Work item:
Take the records below and set them down exactly, so that every line matches the original.

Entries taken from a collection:
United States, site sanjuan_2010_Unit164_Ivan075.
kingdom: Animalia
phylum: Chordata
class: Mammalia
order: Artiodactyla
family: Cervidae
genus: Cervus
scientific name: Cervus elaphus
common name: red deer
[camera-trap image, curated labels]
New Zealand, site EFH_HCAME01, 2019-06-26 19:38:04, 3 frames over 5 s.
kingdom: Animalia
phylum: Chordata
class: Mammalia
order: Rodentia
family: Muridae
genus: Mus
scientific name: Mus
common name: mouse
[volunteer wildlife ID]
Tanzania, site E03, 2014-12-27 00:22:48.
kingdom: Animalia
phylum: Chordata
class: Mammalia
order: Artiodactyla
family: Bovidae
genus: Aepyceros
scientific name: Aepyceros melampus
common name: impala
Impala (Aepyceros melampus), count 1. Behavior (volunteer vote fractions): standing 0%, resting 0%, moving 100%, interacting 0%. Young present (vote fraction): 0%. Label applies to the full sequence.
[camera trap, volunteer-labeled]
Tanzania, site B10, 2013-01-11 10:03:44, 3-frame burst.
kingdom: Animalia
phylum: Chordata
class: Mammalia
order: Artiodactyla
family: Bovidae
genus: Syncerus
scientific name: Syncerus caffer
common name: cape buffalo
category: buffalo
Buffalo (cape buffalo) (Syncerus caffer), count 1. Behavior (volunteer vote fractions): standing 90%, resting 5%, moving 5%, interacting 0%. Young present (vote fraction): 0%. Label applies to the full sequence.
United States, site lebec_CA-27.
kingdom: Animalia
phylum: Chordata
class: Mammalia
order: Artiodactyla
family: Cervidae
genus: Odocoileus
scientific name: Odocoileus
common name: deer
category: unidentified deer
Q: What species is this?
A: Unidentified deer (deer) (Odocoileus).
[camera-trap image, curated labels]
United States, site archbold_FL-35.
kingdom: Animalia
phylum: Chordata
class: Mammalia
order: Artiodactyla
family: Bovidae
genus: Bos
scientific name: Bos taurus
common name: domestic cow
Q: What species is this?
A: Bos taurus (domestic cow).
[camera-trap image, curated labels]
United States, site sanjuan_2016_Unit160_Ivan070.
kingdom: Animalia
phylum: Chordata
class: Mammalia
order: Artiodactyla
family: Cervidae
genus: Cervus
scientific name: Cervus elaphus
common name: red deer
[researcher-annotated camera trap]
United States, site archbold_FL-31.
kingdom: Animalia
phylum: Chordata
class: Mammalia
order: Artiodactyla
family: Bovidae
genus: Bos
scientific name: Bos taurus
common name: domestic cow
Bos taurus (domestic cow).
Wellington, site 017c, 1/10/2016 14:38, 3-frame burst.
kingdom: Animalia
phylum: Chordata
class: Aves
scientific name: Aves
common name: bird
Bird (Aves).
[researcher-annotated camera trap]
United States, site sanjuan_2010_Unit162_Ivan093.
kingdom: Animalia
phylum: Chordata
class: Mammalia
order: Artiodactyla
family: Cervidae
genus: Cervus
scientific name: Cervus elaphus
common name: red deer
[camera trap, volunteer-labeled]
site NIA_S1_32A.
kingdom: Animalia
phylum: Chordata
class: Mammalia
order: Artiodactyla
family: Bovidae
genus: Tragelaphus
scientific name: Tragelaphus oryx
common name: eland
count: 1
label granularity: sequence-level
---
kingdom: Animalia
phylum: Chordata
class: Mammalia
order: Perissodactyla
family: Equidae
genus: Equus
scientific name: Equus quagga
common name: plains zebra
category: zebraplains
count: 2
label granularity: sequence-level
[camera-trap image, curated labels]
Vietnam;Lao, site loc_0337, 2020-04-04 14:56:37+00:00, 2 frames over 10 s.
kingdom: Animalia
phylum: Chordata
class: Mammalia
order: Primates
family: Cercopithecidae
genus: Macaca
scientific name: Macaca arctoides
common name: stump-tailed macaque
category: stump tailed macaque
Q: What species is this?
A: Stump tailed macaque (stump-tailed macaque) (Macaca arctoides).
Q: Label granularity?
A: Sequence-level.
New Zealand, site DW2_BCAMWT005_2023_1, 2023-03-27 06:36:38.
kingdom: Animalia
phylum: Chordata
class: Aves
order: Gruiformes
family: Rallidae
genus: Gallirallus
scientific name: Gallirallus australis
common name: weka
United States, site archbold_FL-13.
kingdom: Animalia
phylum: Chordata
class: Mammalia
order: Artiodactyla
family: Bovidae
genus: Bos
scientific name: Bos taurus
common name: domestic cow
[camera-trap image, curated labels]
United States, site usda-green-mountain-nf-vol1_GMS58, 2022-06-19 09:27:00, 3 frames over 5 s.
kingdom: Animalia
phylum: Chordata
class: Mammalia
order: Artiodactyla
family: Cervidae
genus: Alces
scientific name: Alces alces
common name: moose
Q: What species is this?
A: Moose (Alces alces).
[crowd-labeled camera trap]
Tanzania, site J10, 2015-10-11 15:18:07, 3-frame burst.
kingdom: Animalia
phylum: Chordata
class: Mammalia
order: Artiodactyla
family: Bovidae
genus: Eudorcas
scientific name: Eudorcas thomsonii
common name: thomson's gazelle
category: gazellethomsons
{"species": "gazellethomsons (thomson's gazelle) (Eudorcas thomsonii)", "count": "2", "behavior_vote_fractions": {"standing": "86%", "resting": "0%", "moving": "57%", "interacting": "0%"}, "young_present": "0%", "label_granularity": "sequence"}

Response area:
United States, site sanjuan_2010_Unit164_Ivan075.
kingdom: Animalia
phylum: Chordata
class: Mammalia
order: Artiodactyla
family: Cervidae
genus: Cervus
scientific name: Cervus elaphus
common name: red deer
[camera-trap image, curated labels]
New Zealand, site EFH_HCAME01, 2019-06-26 19:38:04, 3 frames over 5 s.
kingdom: Animalia
phylum: Chordata
class: Mammalia
order: Rodentia
family: Muridae
genus: Mus
scientific name: Mus
common name: mouse
[volunteer wildlife ID]
Tanzania, site E03, 2014-12-27 00:22:48.
kingdom: Animalia
phylum: Chordata
class: Mammalia
order: Artiodactyla
family: Bovidae
genus: Aepyceros
scientific name: Aepyceros melampus
common name: impala
Impala (Aepyceros melampus), count 1. Behavior (volunteer vote fractions): standing 0%, resting 0%, moving 100%, interacting 0%. Young present (vote fraction): 0%. Label applies to the full sequence.
[camera trap, volunteer-labeled]
Tanzania, site B10, 2013-01-11 10:03:44, 3-frame burst.
kingdom: Animalia
phylum: Chordata
class: Mammalia
order: Artiodactyla
family: Bovidae
genus: Syncerus
scientific name: Syncerus caffer
common name: cape buffalo
category: buffalo
Buffalo (cape buffalo) (Syncerus caffer), count 1. Behavior (volunteer vote fractions): standing 90%, resting 5%, moving 5%, interacting 0%. Young present (vote fraction): 0%. Label applies to the full sequence.
United States, site lebec_CA-27.
kingdom: Animalia
phylum: Chordata
class: Mammalia
order: Artiodactyla
family: Cervidae
genus: Odocoileus
scientific name: Odocoileus
common name: deer
category: unidentified deer
Q: What species is this?
A: Unidentified deer (deer) (Odocoileus).
[camera-trap image, curated labels]
United States, site archbold_FL-35.
kingdom: Animalia
phylum: Chordata
class: Mammalia
order: Artiodactyla
family: Bovidae
genus: Bos
scientific name: Bos taurus
common name: domestic cow
Q: What species is this?
A: Bos taurus (domestic cow).
[camera-trap image, curated labels]
United States, site sanjuan_2016_Unit160_Ivan070.
kingdom: Animalia
phylum: Chordata
class: Mammalia
order: Artiodactyla
family: Cervidae
genus: Cervus
scientific name: Cervus elaphus
common name: red deer
[researcher-annotated camera trap]
United States, site archbold_FL-31.
kingdom: Animalia
phylum: Chordata
class: Mammalia
order: Artiodactyla
family: Bovidae
genus: Bos
scientific name: Bos taurus
common name: domestic cow
Bos taurus (domestic cow).
Wellington, site 017c, 1/10/2016 14:38, 3-frame burst.
kingdom: Animalia
phylum: Chordata
class: Aves
scientific name: Aves
common name: bird
Bird (Aves).
[researcher-annotated camera trap]
United States, site sanjuan_2010_Unit162_Ivan093.
kingdom: Animalia
phylum: Chordata
class: Mammalia
order: Artiodactyla
family: Cervidae
genus: Cervus
scientific name: Cervus elaphus
common name: red deer
[camera trap, volunteer-labeled]
site NIA_S1_32A.
kingdom: Animalia
phylum: Chordata
class: Mammalia
order: Artiodactyla
family: Bovidae
genus: Tragelaphus
scientific name: Tragelaphus oryx
common name: eland
count: 1
label granularity: sequence-level
---
kingdom: Animalia
phylum: Chordata
class: Mammalia
order: Perissodactyla
family: Equidae
genus: Equus
scientific name: Equus quagga
common name: plains zebra
category: zebraplains
count: 2
label granularity: sequence-level
[camera-trap image, curated labels]
Vietnam;Lao, site loc_0337, 2020-04-04 14:56:37+00:00, 2 frames over 10 s.
kingdom: Animalia
phylum: Chordata
class: Mammalia
order: Primates
family: Cercopithecidae
genus: Macaca
scientific name: Macaca arctoides
common name: stump-tailed macaque
category: stump tailed macaque
Q: What species is this?
A: Stump tailed macaque (stump-tailed macaque) (Macaca arctoides).
Q: Label granularity?
A: Sequence-level.
New Zealand, site DW2_BCAMWT005_2023_1, 2023-03-27 06:36:38.
kingdom: Animalia
phylum: Chordata
class: Aves
order: Gruiformes
family: Rallidae
genus: Gallirallus
scientific name: Gallirallus australis
common name: weka
United States, site archbold_FL-13.
kingdom: Animalia
phylum: Chordata
class: Mammalia
order: Artiodactyla
family: Bovidae
genus: Bos
scientific name: Bos taurus
common name: domestic cow
[camera-trap image, curated labels]
United States, site usda-green-mountain-nf-vol1_GMS58, 2022-06-19 09:27:00, 3 frames over 5 s.
kingdom: Animalia
phylum: Chordata
class: Mammalia
order: Artiodactyla
family: Cervidae
genus: Alces
scientific name: Alces alces
common name: moose
Q: What species is this?
A: Moose (Alces alces).
[crowd-labeled camera trap]
Tanzania, site J10, 2015-10-11 15:18:07, 3-frame burst.
kingdom: Animalia
phylum: Chordata
class: Mammalia
order: Artiodactyla
family: Bovidae
genus: Eudorcas
scientific name: Eudorcas thomsonii
common name: thomson's gazelle
category: gazellethomsons
{"species": "gazellethomsons (thomson's gazelle) (Eudorcas thomsonii)", "count": "2", "behavior_vote_fractions": {"standing": "86%", "resting": "0%", "moving": "57%", "interacting": "0%"}, "young_present": "0%", "label_granularity": "sequence"}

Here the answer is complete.